Auctioneer Julien Schaerer announced as the sale began that the Gandhi items would be held for two weeks “pending resolution of third party claims.”

Toni Bedi, an executive of the Indian company UB Group, had the winning bid after a furious four minutes in which the offers raced from $10,000 to $1.8 million. Bids came from the floor and by phone and Internet from overseas; none of the other bidders were identified.

Bedi said he was acting on instructions of Dr. Vijay Mallya, CEO of UB Group, whose firms in India include breweries, airlines, chemical, pharmaceutical and fertilizer firms and information and technology companies. He said that the company wants to donate the items to the Indian government, and plans to return them for public display in New Delhi.

The auctioneer’s premium on the sale would boost the total price to about $2 million.

“There are restrictions at the moment pending a court resolution that (the) auction was legal,” Bedi said, referring to the injunction served on the auction house.

Otis, who calls himself a pacifist and advocate of nonviolence in the Gandhi tradition, had said he planned to donate the auction proceeds to that cause. In announcing that he wanted to withdraw the items from sale, he said, it was his “deepest hope” to get them back on Thursday.

Otis said he was embarking on a 23-day fast to “consider my actions,” apparently meaning his earlier decision to auction the items off.

Otis’ attorney, Ravi Batra, said the injunction aimed at barring the sale was legal under treaties between the U.S. and Indian governments.

Antiquorum president Robert Maron would not confirm that Otis was the seller, saying the house never identifies its consignors. “I have not spoken to Mr. Otis today,” he said.

Antiquorum said the items were consigned by a private American collector who obtained them from descendants of the Gandhi family.

The auction house said Gandhi had given the eyeglasses and its leather case to an army colonel who had asked him for inspiration, telling him they were the “eyes” that had given him the vision to free India.

Before the sale, Indian Culture Minister Ambika Soni told reporters in New Delhi that Prime Minister Manmohan Singh instructed her not to let a third party buy the items. She said India would bid for them and “offer whatever it takes to make sure these things come back to Gandhi’s motherland.”

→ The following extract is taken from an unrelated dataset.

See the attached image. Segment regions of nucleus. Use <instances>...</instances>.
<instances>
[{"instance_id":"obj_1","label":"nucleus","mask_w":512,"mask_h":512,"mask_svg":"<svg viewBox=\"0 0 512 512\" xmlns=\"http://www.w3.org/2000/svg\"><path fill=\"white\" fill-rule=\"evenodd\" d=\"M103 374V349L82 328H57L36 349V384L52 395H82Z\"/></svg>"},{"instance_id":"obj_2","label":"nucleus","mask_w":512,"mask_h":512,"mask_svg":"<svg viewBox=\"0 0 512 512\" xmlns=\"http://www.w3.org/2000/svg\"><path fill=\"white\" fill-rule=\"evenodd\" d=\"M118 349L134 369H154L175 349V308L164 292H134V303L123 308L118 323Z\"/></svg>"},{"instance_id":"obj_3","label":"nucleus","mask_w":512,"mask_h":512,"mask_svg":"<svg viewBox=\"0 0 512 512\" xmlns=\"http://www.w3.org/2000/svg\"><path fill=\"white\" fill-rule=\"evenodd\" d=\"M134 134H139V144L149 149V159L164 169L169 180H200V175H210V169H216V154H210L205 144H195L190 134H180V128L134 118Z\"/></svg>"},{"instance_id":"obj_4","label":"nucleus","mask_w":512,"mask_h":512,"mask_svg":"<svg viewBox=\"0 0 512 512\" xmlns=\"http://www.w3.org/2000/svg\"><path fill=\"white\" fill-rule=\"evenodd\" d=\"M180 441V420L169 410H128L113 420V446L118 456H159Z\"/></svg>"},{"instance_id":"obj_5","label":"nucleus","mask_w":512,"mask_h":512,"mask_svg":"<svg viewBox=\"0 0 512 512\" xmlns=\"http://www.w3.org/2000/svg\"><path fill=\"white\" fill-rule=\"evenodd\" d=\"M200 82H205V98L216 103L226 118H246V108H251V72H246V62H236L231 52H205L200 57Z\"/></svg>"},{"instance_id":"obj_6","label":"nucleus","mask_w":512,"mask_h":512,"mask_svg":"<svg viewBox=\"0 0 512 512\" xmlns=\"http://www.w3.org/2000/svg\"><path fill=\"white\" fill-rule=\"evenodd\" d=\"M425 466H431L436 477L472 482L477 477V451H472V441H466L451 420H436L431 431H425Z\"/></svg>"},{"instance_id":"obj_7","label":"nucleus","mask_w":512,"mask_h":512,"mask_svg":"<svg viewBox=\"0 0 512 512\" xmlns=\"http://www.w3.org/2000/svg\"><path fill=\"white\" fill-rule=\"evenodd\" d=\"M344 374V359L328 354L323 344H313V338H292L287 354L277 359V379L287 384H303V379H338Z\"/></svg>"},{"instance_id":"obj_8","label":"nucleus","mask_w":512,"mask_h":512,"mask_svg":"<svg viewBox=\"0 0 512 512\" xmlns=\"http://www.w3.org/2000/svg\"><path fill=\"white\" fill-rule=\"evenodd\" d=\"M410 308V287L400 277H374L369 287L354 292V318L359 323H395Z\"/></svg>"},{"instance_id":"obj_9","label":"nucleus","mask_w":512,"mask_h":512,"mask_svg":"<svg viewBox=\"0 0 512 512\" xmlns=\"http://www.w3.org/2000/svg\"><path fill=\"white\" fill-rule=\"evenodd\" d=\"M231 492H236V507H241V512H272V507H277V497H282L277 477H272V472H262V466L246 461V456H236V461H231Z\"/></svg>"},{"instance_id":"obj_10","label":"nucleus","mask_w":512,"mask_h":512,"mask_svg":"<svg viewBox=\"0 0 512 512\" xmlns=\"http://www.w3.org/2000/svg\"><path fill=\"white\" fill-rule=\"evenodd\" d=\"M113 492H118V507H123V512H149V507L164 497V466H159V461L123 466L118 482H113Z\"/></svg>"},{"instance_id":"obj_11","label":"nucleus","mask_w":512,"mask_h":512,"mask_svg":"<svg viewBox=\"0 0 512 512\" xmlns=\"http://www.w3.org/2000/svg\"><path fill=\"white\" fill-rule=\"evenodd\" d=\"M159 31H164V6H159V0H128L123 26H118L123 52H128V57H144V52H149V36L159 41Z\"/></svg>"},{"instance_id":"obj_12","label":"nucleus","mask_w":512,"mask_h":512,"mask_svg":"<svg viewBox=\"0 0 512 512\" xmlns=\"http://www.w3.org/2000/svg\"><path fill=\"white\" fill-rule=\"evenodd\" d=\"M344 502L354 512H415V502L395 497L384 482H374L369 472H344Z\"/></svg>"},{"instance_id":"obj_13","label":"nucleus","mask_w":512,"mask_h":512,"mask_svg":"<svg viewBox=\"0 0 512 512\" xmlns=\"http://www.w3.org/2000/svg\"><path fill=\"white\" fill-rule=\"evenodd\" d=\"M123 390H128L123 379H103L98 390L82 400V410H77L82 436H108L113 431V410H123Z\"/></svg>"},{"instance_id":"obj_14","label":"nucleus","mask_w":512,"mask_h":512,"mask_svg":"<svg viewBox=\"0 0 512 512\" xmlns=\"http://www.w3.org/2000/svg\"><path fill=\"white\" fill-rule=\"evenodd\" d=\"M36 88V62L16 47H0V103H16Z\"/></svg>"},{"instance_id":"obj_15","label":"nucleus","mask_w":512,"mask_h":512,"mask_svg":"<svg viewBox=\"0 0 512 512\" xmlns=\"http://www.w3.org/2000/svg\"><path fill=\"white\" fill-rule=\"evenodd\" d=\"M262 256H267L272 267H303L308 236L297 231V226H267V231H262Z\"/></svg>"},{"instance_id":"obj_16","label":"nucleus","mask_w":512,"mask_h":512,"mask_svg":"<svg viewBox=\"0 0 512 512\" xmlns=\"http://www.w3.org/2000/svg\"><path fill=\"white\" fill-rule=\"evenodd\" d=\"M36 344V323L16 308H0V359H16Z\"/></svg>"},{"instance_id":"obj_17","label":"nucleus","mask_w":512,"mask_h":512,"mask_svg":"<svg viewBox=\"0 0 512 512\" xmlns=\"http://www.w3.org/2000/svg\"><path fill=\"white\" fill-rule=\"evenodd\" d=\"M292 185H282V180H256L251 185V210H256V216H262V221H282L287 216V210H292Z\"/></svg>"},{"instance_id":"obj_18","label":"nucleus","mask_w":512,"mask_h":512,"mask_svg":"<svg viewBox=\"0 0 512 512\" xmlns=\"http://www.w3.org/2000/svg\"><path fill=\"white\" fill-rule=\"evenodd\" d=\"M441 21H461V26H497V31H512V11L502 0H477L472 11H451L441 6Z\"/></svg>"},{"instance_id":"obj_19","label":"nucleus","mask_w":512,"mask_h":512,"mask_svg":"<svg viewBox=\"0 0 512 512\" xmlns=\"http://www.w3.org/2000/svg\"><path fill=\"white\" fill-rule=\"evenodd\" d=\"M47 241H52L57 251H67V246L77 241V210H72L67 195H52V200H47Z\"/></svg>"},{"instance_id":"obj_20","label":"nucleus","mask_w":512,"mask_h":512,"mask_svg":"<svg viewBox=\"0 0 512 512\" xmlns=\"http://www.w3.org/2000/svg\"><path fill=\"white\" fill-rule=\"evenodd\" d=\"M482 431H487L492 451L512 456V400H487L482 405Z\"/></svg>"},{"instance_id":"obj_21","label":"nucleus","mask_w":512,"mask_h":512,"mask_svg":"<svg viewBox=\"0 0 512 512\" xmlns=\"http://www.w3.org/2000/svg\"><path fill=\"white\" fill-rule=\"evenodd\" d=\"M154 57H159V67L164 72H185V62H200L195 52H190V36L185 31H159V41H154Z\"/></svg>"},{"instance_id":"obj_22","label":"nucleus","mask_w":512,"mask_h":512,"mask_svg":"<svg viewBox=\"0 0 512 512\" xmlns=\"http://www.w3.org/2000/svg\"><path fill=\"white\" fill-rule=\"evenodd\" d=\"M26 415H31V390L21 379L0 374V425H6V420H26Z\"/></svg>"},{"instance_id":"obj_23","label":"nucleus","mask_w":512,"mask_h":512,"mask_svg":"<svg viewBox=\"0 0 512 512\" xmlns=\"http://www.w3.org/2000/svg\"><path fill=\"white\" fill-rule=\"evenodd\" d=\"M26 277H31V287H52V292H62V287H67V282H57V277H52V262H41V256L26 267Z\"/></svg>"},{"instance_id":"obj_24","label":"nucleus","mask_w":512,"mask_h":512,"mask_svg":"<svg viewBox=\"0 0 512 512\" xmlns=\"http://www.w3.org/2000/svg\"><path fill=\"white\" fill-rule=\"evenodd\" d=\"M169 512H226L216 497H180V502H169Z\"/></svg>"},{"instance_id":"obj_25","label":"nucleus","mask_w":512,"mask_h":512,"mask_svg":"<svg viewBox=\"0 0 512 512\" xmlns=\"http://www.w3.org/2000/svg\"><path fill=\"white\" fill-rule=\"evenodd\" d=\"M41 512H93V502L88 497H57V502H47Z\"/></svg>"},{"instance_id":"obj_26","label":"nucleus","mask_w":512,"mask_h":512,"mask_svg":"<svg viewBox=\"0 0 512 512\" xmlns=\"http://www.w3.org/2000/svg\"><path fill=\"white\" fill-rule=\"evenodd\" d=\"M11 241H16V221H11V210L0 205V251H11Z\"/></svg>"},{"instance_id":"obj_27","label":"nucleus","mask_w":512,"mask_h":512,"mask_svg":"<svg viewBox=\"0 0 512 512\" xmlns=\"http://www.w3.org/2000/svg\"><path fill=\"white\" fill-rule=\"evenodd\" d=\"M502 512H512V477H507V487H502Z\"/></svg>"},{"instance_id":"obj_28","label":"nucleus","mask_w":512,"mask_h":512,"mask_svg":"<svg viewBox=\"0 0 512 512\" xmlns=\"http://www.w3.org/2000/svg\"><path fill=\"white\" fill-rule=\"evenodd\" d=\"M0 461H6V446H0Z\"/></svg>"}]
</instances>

Soni decried the auction as “crass commercialization” of the ascetic leader’s legacy.

In trying to work out a deal with the government earlier, Otis initially demanded that India raise its spending on the poor from 1 percent of its GDP to 5 percent, an estimated $50 billion.

Otis and representatives at India’s Consulate General in New York later drew up a draft agreement in which India would commit to “substantially” raising its funding for poverty over the next decade. A second proposal was for India to fund a world tour of Gandhi-related items to raise awareness of the ideas of pacifism.

However, Indian Junior Foreign Minister Anand Sharma said those terms were not acceptable.

“The government of India, representing the sovereign people of this republic, cannot enter into such agreements where it involves specific areas of allocation of resources,” Sharma said, adding that Gandhi “would not have agreed to conditions.”

Gandhi, who advocated nonviolent civil disobedience to resist British rule in India, died in 1948 after being shot by a Hindu radical.
Associated Press Writer Gavin Rabinowitz in New Delhi contributed to this report.